Algemeen
We hebben deze jaarrekening opgesteld volgens het Besluit begroting en verantwoording provincies en gemeenten (BBV).

Materiële vaste activa
Waardering
Materiële vaste activa waarderen we op de prijs waarvoor we ze gekocht of gemaakt hebben, min de cumulatieve afschrijving en bijdragen van derden. Bij nieuwe investeringen met een waarde van meer dan € 2,5 miljoen rekenen we ook bouwrente toe aan het actief. We activeren die bouwrente samen met de kostprijs van het actief.
De onroerende zaken die we willen verkopen, waarderen we op de gecorrigeerde historische kostprijs van 1995 of lagere marktwaarde. Het gaat hierbij om voormalig woningbezit van het Grondbedrijf. Erfpachtterreinen waarderen we op de eerste uitgifteprijs of de registratiewaarde. Als de contante waarde van de toekomstige canons voor deze terreinen lager is, waarderen we de terreinen op die lagere waarde.
Als gevolg van de nieuwe notitie Grondexploitaties van de commissie BBV waarderen wij de voormalige NIEEG onder strategische gronden. Dit zijn de NIEEG's inclusief de panden die daar op staan. De panden zijn volgens dezelfde systematiek gewaardeerd ald het voormalig woningbezit van het Grondbedrijf.

Afschrijving
De afschrijvingen berekenen we elke maand per investering op basis van:

  • de looptijd;
  • het rentepercentage;
  • de afschrijvingsmethode die we voor die investering toepassen.
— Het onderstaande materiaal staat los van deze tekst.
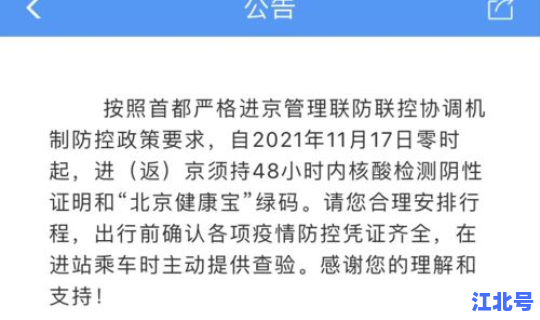 疫情北京进京要求最新规定，进京车辆进京最新规定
Het rentepercentage baseren we op de verwachte gemiddelde levensduur van het activum. Bij een langere levensduur geldt een hoger rentepercentage. Want hoe langer de looptijd is, hoe groter de onzekerheid over de ontwikkeling van de rente. Verder gebruiken we voor nieuwe investeringen de annuïtaire afschrijvingsmethode. Dat geldt alleen niet voor de investeringen in onderwijshuisvesting. Die schrijven we lineair af. Over de panden die, naast gronden, zijn opgenomen onder de Strategische gronden schrijven we niet af. We verwachten dat we deze panden binnen 4 jaar kunnen verkopen voor (tenminste) de boekwaarde. We maken hiermee gebruik van de overgangsregeling zoals deze is opgenomen in de notitie Grondbeleid van de commissie BBV.

Levensduur
De levensduur van een activum kan variëren van 3 jaar voor bepaalde automatiseringsmiddelen tot 60 jaar voor bijvoorbeeld de stichtingskosten van onderwijsgebouwen.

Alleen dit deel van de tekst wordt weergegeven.